> SOURCE DATA:
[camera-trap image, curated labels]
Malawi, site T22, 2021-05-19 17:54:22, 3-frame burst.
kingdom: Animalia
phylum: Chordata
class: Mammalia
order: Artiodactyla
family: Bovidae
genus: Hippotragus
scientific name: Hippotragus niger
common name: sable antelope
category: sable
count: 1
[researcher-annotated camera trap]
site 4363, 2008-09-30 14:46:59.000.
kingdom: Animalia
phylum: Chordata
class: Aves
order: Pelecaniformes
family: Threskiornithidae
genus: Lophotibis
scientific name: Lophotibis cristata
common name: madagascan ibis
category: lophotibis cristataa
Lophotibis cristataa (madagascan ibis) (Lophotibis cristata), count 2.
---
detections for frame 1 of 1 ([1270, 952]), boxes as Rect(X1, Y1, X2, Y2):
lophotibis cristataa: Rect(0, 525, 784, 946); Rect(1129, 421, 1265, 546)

> EXERCISE PROMPT:
Only the lines above that hold "site" are wanted. Show every one of them.

> EXERCISE OUTPUT:
Malawi, site T22, 2021-05-19 17:54:22, 3-frame burst.
site 4363, 2008-09-30 14:46:59.000.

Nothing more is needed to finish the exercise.